**PROBLEM DESCRIPTION**. Find every line below where the string "young" shows up, and copy those lines.

**DATA FOR REVIEW**.
• • • • • • •

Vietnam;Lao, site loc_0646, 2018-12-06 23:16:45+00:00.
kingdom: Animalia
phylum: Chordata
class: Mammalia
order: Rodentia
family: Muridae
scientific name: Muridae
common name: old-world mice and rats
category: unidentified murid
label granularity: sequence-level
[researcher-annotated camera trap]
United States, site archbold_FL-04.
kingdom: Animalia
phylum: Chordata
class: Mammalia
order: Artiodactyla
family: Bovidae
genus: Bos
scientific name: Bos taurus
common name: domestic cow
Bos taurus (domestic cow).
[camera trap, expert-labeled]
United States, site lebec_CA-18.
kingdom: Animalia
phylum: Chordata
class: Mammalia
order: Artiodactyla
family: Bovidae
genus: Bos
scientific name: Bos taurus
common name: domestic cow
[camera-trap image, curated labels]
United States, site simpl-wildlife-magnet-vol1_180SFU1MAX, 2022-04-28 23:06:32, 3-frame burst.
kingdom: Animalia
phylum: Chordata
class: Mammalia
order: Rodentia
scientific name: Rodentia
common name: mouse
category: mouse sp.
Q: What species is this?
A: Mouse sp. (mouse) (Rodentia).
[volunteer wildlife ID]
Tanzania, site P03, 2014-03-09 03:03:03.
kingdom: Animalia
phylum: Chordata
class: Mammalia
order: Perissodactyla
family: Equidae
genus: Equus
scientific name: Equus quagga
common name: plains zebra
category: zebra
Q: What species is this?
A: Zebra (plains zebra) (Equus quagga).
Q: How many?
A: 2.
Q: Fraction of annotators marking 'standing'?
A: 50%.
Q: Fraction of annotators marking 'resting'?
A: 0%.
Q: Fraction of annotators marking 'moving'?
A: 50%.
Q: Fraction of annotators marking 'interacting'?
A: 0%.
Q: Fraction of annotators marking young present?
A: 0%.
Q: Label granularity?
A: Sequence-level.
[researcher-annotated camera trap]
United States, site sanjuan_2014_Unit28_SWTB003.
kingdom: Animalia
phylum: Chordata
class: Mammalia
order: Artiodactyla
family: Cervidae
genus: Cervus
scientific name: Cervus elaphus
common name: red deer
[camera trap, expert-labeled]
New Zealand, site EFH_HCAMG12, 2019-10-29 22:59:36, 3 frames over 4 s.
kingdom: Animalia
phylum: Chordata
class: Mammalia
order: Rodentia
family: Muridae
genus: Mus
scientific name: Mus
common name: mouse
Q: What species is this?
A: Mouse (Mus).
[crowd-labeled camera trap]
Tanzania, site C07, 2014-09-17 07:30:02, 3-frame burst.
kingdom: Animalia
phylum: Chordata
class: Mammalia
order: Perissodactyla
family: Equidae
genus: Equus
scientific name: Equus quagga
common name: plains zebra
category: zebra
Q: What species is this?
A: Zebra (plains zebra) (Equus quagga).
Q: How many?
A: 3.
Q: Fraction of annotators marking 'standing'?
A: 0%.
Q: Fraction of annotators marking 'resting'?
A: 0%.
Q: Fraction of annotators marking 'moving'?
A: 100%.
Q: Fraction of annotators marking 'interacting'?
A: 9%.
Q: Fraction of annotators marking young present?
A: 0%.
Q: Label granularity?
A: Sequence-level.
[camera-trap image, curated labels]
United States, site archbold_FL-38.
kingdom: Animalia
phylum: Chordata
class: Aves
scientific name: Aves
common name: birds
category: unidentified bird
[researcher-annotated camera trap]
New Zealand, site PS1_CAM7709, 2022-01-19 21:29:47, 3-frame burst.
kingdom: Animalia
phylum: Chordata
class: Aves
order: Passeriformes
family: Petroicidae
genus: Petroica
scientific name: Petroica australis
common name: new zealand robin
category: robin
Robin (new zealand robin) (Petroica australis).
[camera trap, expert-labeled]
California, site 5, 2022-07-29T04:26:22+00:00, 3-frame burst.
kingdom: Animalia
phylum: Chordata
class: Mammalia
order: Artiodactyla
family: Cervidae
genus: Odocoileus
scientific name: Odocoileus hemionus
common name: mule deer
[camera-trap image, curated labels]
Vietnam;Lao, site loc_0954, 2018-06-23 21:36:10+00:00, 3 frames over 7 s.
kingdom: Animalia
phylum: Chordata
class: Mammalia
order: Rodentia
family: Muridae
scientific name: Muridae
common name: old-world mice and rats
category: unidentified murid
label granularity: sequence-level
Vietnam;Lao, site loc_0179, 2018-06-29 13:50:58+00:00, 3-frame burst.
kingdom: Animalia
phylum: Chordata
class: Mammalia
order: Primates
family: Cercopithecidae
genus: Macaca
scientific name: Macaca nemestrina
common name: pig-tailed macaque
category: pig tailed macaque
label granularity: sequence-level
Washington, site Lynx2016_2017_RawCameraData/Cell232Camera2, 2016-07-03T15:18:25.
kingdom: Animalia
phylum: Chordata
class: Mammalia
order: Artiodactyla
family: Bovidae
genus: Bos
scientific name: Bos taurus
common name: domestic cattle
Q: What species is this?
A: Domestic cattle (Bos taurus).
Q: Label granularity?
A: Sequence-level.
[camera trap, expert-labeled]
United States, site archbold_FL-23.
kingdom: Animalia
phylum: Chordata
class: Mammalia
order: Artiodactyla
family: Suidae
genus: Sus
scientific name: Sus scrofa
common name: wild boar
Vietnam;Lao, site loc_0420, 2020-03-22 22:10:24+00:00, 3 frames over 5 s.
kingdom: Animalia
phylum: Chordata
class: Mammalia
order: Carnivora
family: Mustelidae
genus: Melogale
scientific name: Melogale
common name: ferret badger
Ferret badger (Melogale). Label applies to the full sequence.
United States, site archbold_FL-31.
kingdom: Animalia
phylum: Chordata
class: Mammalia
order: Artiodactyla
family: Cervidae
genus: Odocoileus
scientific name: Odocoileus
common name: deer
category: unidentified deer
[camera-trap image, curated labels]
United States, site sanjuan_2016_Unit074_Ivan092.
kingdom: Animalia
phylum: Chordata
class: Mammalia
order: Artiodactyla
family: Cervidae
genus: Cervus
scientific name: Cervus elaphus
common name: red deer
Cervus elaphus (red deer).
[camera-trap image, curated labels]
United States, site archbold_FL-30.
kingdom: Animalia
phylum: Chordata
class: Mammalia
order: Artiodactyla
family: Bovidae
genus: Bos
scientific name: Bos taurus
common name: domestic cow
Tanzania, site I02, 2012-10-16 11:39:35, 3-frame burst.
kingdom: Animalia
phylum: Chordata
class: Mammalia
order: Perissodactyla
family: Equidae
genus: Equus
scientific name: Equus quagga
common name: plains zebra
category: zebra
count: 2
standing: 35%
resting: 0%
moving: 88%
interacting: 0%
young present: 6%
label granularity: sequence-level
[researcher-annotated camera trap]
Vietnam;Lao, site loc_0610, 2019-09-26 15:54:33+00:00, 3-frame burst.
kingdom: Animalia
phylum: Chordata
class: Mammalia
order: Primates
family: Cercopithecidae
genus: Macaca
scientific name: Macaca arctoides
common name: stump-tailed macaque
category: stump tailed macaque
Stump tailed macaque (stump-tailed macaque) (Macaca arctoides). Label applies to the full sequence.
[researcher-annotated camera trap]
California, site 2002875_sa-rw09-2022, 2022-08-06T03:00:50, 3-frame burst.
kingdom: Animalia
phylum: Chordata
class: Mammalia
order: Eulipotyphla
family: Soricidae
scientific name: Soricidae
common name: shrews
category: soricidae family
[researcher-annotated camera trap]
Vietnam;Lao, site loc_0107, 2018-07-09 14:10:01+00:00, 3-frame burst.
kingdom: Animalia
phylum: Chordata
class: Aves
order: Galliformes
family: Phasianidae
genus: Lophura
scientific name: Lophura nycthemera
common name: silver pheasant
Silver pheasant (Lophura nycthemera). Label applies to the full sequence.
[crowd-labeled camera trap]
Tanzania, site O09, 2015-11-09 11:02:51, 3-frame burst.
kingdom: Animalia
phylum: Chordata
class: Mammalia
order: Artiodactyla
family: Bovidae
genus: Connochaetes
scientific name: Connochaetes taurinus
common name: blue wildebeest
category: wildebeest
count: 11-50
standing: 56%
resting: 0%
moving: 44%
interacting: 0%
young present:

• • • • • • •

**TASK RESPONSE**.
Q: Fraction of annotators marking young present?
Q: Fraction of annotators marking young present?
young present: 6%
young present:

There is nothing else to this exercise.